Background: Surgical site infections (SSIs) after cardiac surgery are associated with high mortality and morbidity rates. The objectives of this study were to identify the relationships between (1) the risk of SSIs (ie, 0, 1, 2, and 3) and the level of SSIs (ie, superficial or deep), (2) the level of SSIs and the severity of SSIs (ie, satisfactory healing, disturbance of healing, minor wound infection, moderate wound infection, and severe wound infections), and (3) patient variables (eg, age and sex) and the severity of SSIs.
Sample: Three hundred sixty-three people who underwent cardiac surgery over a 15-month period from April 2008 to July 2009 were included in the study.
Tools: The ASEPSIS and National Nosocomial Infections Surveillance assessment tools were used in the data collection.
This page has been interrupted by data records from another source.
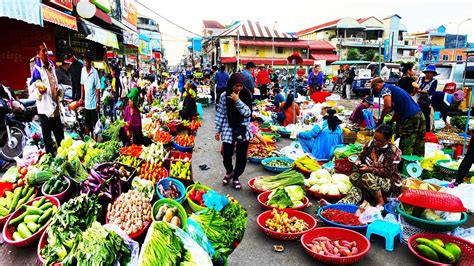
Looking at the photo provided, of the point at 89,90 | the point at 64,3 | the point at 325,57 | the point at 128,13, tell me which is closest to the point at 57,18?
the point at 64,3

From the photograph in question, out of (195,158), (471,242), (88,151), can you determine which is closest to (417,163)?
(471,242)

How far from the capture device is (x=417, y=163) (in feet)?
17.2

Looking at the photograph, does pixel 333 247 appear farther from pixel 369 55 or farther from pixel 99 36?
pixel 369 55

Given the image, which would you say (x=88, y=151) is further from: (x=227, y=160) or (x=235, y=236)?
(x=235, y=236)

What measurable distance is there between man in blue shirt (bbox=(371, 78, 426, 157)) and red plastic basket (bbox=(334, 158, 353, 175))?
0.92m

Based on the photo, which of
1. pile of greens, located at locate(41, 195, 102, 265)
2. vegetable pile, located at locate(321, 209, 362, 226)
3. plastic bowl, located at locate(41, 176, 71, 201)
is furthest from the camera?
plastic bowl, located at locate(41, 176, 71, 201)

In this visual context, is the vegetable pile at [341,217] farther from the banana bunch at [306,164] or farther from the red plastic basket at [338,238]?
the banana bunch at [306,164]

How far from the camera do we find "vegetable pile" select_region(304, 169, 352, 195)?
4.86 meters

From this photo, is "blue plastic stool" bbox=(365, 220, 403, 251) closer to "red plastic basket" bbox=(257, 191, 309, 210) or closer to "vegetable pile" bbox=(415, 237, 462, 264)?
"vegetable pile" bbox=(415, 237, 462, 264)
Results: Surgical site infections were present in 11% (40/363). Risk index scores of 0, 1, and 2 were associated with superficial SSIs in 25 of 40 patients; and risk index scores of 2 and 3 were associated with a risk of deep SSIs in 15 of 40 patients. In contrast, superficial SSIs were found in 15 of 40 patients when the ASEPSIS score ranged between 21 and 30; deep SSIs (25/40) were found when the ASEPSIS score ranged between 31 and 70. Significant relationships were found between SSIs and patient variables (ie, smoking, diabetes, and hypertension).
Conclusions: Identification of modifiable risk factors for SSIs can serve as baseline data for health care workers to develop interventions that would enhance positive outcomes after cardiac surgeries.